◆ Description of the task: Reproduce all entries precisely, down to the last character.

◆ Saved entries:
=-=-=-=-=

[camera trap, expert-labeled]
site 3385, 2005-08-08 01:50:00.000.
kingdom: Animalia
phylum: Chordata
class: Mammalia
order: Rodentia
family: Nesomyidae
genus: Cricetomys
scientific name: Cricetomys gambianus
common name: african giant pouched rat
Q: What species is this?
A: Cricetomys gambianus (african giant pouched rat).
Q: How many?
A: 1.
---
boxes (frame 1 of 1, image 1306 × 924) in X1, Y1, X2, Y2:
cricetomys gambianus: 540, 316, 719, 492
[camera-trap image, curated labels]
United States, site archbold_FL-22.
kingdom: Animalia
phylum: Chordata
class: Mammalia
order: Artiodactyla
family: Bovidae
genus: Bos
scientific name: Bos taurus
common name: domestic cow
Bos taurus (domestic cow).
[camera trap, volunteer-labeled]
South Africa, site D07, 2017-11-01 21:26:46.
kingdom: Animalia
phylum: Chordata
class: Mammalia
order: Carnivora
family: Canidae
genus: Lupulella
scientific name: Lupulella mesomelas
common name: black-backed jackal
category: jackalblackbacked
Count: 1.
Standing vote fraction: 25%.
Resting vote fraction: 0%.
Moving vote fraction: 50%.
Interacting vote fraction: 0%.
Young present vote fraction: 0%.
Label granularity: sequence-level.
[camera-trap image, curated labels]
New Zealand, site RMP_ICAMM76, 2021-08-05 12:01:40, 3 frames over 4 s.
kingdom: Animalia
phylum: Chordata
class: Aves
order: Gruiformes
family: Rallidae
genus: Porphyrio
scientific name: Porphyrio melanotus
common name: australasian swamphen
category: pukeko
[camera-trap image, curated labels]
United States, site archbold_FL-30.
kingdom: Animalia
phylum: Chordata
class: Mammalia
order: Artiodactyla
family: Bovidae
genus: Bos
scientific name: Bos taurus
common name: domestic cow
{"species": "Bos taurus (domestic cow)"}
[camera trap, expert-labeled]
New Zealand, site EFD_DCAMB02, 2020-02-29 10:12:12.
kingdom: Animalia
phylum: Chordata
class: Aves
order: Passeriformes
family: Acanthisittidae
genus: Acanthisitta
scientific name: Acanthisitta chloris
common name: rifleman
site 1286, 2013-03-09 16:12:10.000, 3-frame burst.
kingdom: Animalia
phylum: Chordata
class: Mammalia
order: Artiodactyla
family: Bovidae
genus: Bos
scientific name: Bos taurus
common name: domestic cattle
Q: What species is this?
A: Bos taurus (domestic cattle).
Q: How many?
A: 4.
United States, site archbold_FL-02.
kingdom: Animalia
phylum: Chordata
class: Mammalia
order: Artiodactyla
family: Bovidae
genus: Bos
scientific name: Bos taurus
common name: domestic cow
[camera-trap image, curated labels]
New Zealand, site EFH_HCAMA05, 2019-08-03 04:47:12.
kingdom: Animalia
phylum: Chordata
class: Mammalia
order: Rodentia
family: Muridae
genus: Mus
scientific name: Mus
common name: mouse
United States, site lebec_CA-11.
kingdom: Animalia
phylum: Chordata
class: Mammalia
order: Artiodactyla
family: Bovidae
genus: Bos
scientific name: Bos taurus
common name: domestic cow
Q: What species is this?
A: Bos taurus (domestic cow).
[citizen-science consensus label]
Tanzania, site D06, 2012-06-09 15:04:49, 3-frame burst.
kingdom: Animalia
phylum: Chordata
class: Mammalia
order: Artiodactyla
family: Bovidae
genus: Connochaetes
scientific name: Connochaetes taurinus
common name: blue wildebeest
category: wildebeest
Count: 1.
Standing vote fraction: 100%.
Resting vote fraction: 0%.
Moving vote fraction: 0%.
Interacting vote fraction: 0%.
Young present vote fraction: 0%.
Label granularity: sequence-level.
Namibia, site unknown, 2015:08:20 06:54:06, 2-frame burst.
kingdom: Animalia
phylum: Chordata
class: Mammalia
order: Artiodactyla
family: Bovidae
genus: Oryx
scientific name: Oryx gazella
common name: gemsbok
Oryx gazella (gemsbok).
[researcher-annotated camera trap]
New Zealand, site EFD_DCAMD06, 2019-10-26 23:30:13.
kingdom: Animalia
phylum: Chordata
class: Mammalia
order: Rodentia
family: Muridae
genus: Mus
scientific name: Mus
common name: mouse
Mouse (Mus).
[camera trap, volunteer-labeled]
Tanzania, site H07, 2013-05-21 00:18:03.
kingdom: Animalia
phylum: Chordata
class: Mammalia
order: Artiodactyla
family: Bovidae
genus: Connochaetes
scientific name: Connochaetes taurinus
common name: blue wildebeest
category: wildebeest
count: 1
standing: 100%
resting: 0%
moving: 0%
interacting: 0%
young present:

=-=-=-=-=

◆ The answer:
[camera trap, expert-labeled]
site 3385, 2005-08-08 01:50:00.000.
kingdom: Animalia
phylum: Chordata
class: Mammalia
order: Rodentia
family: Nesomyidae
genus: Cricetomys
scientific name: Cricetomys gambianus
common name: african giant pouched rat
Q: What species is this?
A: Cricetomys gambianus (african giant pouched rat).
Q: How many?
A: 1.
---
boxes (frame 1 of 1, image 1306 × 924) in X1, Y1, X2, Y2:
cricetomys gambianus: 540, 316, 719, 492
[camera-trap image, curated labels]
United States, site archbold_FL-22.
kingdom: Animalia
phylum: Chordata
class: Mammalia
order: Artiodactyla
family: Bovidae
genus: Bos
scientific name: Bos taurus
common name: domestic cow
Bos taurus (domestic cow).
[camera trap, volunteer-labeled]
South Africa, site D07, 2017-11-01 21:26:46.
kingdom: Animalia
phylum: Chordata
class: Mammalia
order: Carnivora
family: Canidae
genus: Lupulella
scientific name: Lupulella mesomelas
common name: black-backed jackal
category: jackalblackbacked
Count: 1.
Standing vote fraction: 25%.
Resting vote fraction: 0%.
Moving vote fraction: 50%.
Interacting vote fraction: 0%.
Young present vote fraction: 0%.
Label granularity: sequence-level.
[camera-trap image, curated labels]
New Zealand, site RMP_ICAMM76, 2021-08-05 12:01:40, 3 frames over 4 s.
kingdom: Animalia
phylum: Chordata
class: Aves
order: Gruiformes
family: Rallidae
genus: Porphyrio
scientific name: Porphyrio melanotus
common name: australasian swamphen
category: pukeko
[camera-trap image, curated labels]
United States, site archbold_FL-30.
kingdom: Animalia
phylum: Chordata
class: Mammalia
order: Artiodactyla
family: Bovidae
genus: Bos
scientific name: Bos taurus
common name: domestic cow
{"species": "Bos taurus (domestic cow)"}
[camera trap, expert-labeled]
New Zealand, site EFD_DCAMB02, 2020-02-29 10:12:12.
kingdom: Animalia
phylum: Chordata
class: Aves
order: Passeriformes
family: Acanthisittidae
genus: Acanthisitta
scientific name: Acanthisitta chloris
common name: rifleman
site 1286, 2013-03-09 16:12:10.000, 3-frame burst.
kingdom: Animalia
phylum: Chordata
class: Mammalia
order: Artiodactyla
family: Bovidae
genus: Bos
scientific name: Bos taurus
common name: domestic cattle
Q: What species is this?
A: Bos taurus (domestic cattle).
Q: How many?
A: 4.
United States, site archbold_FL-02.
kingdom: Animalia
phylum: Chordata
class: Mammalia
order: Artiodactyla
family: Bovidae
genus: Bos
scientific name: Bos taurus
common name: domestic cow
[camera-trap image, curated labels]
New Zealand, site EFH_HCAMA05, 2019-08-03 04:47:12.
kingdom: Animalia
phylum: Chordata
class: Mammalia
order: Rodentia
family: Muridae
genus: Mus
scientific name: Mus
common name: mouse
United States, site lebec_CA-11.
kingdom: Animalia
phylum: Chordata
class: Mammalia
order: Artiodactyla
family: Bovidae
genus: Bos
scientific name: Bos taurus
common name: domestic cow
Q: What species is this?
A: Bos taurus (domestic cow).
[citizen-science consensus label]
Tanzania, site D06, 2012-06-09 15:04:49, 3-frame burst.
kingdom: Animalia
phylum: Chordata
class: Mammalia
order: Artiodactyla
family: Bovidae
genus: Connochaetes
scientific name: Connochaetes taurinus
common name: blue wildebeest
category: wildebeest
Count: 1.
Standing vote fraction: 100%.
Resting vote fraction: 0%.
Moving vote fraction: 0%.
Interacting vote fraction: 0%.
Young present vote fraction: 0%.
Label granularity: sequence-level.
Namibia, site unknown, 2015:08:20 06:54:06, 2-frame burst.
kingdom: Animalia
phylum: Chordata
class: Mammalia
order: Artiodactyla
family: Bovidae
genus: Oryx
scientific name: Oryx gazella
common name: gemsbok
Oryx gazella (gemsbok).
[researcher-annotated camera trap]
New Zealand, site EFD_DCAMD06, 2019-10-26 23:30:13.
kingdom: Animalia
phylum: Chordata
class: Mammalia
order: Rodentia
family: Muridae
genus: Mus
scientific name: Mus
common name: mouse
Mouse (Mus).
[camera trap, volunteer-labeled]
Tanzania, site H07, 2013-05-21 00:18:03.
kingdom: Animalia
phylum: Chordata
class: Mammalia
order: Artiodactyla
family: Bovidae
genus: Connochaetes
scientific name: Connochaetes taurinus
common name: blue wildebeest
category: wildebeest
count: 1
standing: 100%
resting: 0%
moving: 0%
interacting: 0%
young present:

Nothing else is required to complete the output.